Do this:
Starting at the line that contains "What is the linear" and ending at the last line of the records below, write out each line as one string in a JSON list, leaving out blank lines.
[START OF Supplied data]
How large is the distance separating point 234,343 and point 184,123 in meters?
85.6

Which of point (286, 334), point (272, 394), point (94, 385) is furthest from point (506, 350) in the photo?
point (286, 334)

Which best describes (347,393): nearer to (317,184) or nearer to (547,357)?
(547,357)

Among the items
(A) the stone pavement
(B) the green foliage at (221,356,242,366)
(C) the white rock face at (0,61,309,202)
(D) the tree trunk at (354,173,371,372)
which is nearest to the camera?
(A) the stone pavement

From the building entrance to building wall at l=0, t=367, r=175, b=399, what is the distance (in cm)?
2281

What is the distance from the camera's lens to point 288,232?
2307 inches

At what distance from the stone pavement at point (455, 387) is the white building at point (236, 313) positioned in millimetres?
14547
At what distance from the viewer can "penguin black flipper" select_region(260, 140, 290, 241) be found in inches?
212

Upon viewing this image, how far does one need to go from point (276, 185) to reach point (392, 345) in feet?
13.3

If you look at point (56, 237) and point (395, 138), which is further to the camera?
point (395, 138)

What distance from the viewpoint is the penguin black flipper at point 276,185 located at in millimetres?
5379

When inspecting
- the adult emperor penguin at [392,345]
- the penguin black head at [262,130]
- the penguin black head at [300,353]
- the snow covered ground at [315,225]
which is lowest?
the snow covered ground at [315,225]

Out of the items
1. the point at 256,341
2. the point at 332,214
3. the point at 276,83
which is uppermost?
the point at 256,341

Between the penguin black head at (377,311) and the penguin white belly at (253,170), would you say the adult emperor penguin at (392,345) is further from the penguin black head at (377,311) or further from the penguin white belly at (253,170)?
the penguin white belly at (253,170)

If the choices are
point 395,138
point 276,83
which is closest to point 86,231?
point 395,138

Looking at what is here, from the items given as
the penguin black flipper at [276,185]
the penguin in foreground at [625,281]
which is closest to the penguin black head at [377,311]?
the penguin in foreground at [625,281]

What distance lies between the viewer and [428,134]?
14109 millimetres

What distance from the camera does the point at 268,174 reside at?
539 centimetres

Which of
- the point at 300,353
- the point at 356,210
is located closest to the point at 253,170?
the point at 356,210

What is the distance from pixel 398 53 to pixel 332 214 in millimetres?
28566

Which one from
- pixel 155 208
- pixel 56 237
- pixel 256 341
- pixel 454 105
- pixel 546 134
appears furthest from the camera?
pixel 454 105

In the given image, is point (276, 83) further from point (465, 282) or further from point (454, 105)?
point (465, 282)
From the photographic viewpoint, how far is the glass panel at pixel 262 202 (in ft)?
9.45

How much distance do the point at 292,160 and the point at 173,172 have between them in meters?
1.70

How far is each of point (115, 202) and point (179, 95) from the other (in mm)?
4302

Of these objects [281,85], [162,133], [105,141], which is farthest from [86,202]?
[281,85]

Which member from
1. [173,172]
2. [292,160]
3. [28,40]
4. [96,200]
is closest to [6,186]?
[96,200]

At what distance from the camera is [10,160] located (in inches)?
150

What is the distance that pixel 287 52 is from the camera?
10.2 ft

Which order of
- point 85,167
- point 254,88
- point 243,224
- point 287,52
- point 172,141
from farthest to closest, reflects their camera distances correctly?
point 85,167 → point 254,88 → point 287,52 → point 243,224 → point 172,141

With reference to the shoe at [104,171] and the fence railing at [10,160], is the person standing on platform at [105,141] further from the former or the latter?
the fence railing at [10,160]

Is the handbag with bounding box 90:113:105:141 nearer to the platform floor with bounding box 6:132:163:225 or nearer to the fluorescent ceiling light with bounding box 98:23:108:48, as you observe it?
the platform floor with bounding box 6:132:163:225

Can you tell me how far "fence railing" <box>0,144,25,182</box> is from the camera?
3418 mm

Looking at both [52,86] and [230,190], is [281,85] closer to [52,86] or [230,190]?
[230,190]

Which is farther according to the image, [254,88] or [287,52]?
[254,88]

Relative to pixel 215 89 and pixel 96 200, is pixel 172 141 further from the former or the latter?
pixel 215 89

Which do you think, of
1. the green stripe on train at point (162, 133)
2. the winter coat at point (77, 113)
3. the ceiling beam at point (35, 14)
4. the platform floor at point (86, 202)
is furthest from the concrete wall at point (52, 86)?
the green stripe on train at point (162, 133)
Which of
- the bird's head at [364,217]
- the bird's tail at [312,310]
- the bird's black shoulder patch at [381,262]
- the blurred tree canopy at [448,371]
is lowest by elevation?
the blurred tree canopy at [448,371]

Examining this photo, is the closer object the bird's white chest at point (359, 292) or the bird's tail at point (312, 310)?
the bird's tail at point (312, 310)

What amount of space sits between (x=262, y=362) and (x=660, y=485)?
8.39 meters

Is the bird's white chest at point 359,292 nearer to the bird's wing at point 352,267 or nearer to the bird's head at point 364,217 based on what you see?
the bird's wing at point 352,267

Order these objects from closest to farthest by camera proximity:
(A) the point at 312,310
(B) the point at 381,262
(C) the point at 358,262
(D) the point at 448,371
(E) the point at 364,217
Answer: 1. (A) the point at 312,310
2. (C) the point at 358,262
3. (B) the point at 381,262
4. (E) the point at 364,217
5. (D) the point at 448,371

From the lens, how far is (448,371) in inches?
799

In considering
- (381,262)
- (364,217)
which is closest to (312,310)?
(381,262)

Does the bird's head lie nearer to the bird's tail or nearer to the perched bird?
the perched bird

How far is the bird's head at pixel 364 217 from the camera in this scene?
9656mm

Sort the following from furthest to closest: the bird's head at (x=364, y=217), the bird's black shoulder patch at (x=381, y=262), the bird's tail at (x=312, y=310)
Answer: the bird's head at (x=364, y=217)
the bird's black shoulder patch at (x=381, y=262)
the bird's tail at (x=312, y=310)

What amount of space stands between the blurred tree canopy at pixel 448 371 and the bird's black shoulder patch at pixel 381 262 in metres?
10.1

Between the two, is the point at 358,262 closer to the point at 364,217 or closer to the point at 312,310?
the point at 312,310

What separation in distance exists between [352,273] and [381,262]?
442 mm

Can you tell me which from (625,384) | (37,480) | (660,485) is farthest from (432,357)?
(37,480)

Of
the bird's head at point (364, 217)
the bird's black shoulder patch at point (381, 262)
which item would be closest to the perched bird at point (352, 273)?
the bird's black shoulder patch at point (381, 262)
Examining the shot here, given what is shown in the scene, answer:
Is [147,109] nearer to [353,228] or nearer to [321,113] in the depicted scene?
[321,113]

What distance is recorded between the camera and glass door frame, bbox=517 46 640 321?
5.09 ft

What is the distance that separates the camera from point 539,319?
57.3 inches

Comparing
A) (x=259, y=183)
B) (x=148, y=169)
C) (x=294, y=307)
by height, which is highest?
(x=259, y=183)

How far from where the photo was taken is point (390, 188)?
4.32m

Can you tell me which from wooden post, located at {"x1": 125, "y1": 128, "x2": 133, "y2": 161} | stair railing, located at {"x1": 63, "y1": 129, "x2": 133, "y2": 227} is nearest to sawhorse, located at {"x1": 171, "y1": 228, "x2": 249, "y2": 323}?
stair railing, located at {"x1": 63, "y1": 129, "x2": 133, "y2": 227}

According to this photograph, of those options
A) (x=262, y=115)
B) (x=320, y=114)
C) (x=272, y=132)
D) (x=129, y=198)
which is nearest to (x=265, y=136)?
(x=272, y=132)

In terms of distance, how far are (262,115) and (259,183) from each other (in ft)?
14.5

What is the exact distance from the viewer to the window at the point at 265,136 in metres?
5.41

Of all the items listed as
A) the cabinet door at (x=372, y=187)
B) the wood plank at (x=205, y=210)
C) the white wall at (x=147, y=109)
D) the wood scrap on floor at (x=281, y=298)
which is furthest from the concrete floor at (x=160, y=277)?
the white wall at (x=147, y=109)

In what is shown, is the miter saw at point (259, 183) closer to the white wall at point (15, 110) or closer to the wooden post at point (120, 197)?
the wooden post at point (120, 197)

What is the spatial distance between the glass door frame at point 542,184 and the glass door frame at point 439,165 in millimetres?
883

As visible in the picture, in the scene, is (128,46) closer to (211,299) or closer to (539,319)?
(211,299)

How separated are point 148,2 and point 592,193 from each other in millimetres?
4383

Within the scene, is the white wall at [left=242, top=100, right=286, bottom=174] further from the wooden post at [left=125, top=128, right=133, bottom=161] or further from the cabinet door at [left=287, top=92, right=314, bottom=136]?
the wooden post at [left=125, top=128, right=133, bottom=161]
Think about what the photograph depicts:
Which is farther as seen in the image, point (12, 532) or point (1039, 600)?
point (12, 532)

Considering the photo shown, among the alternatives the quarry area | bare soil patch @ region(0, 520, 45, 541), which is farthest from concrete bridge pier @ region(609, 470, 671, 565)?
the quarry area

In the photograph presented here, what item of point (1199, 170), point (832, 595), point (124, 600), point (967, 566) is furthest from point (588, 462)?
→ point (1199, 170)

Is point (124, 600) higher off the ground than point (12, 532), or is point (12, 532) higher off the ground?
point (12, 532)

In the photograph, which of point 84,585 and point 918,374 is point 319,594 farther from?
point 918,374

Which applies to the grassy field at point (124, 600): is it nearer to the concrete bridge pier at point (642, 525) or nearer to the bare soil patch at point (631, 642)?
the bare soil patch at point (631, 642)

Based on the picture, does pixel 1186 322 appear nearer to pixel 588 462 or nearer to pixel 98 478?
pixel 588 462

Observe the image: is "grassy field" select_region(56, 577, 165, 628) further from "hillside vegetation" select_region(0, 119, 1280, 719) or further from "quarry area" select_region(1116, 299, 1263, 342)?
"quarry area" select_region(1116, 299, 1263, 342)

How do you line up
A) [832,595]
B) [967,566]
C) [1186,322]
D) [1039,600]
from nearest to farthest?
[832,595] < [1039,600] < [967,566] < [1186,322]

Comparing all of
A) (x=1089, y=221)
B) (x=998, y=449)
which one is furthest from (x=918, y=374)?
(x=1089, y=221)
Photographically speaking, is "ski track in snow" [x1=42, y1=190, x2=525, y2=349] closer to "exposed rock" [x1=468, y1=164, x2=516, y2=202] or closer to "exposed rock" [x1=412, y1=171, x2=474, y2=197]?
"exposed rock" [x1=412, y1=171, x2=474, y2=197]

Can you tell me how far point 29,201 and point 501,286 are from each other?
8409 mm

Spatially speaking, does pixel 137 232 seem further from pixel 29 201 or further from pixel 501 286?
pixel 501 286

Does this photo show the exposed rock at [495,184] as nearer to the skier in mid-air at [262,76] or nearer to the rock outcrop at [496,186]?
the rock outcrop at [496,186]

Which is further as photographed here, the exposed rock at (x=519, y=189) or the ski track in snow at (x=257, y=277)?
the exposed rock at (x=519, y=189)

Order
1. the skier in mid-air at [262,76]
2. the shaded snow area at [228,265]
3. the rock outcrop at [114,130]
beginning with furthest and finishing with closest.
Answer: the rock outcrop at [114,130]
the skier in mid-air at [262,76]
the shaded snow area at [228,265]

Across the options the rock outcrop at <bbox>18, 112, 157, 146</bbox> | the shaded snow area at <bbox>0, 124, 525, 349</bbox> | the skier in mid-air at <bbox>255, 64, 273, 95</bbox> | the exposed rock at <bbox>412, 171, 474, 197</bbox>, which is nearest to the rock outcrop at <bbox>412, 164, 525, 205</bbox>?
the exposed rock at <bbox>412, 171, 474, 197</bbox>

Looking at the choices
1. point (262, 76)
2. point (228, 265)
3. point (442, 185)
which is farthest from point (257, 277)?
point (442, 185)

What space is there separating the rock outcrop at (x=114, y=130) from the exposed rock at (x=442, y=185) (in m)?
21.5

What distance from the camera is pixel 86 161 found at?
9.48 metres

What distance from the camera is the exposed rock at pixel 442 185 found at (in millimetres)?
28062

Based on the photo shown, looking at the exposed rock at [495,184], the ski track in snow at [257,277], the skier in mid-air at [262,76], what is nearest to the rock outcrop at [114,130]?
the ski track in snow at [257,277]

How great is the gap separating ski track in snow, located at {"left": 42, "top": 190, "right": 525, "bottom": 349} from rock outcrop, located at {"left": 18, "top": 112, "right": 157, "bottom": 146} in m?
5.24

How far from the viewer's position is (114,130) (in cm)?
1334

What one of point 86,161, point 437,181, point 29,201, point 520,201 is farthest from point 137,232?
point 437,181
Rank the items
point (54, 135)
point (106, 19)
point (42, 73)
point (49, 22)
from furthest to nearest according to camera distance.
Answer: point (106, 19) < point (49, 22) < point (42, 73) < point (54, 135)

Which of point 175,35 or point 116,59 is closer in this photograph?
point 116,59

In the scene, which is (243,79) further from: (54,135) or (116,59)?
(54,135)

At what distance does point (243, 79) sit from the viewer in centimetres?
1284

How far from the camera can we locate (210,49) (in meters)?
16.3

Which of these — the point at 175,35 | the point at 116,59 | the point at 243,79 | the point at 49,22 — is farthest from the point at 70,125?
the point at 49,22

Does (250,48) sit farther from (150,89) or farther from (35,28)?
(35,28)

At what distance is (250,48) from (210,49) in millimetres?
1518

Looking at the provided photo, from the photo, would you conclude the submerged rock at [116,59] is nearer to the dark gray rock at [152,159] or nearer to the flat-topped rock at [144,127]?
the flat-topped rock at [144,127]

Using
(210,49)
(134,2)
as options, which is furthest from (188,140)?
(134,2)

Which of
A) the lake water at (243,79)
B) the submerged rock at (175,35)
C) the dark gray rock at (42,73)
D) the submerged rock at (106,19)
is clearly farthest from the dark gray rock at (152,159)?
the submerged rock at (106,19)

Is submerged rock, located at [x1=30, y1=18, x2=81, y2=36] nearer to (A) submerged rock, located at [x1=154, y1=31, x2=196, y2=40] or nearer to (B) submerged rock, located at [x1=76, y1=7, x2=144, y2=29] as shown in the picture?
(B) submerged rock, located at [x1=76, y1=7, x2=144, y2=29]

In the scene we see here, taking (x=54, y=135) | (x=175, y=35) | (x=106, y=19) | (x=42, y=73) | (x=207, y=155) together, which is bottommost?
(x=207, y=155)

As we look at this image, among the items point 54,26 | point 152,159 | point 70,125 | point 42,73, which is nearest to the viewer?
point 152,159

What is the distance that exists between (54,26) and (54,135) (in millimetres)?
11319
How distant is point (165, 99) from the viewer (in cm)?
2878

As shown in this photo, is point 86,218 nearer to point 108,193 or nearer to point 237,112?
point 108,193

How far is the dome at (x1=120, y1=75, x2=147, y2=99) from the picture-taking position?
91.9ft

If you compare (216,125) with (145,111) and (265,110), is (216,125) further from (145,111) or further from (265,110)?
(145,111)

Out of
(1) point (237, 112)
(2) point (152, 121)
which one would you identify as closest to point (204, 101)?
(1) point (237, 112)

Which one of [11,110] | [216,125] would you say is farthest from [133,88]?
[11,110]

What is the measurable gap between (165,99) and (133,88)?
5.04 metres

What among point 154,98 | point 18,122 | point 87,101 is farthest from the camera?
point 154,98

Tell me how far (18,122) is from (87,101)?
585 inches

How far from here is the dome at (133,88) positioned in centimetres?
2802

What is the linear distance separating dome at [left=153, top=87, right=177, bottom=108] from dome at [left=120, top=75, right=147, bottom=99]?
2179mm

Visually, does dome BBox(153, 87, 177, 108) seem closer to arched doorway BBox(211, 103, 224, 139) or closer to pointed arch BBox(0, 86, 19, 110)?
[END OF Supplied data]
Answer in full:
[
  "What is the linear distance separating dome at [left=153, top=87, right=177, bottom=108] from dome at [left=120, top=75, right=147, bottom=99]?",
  "2179mm",
  "Visually, does dome BBox(153, 87, 177, 108) seem closer to arched doorway BBox(211, 103, 224, 139) or closer to pointed arch BBox(0, 86, 19, 110)?"
]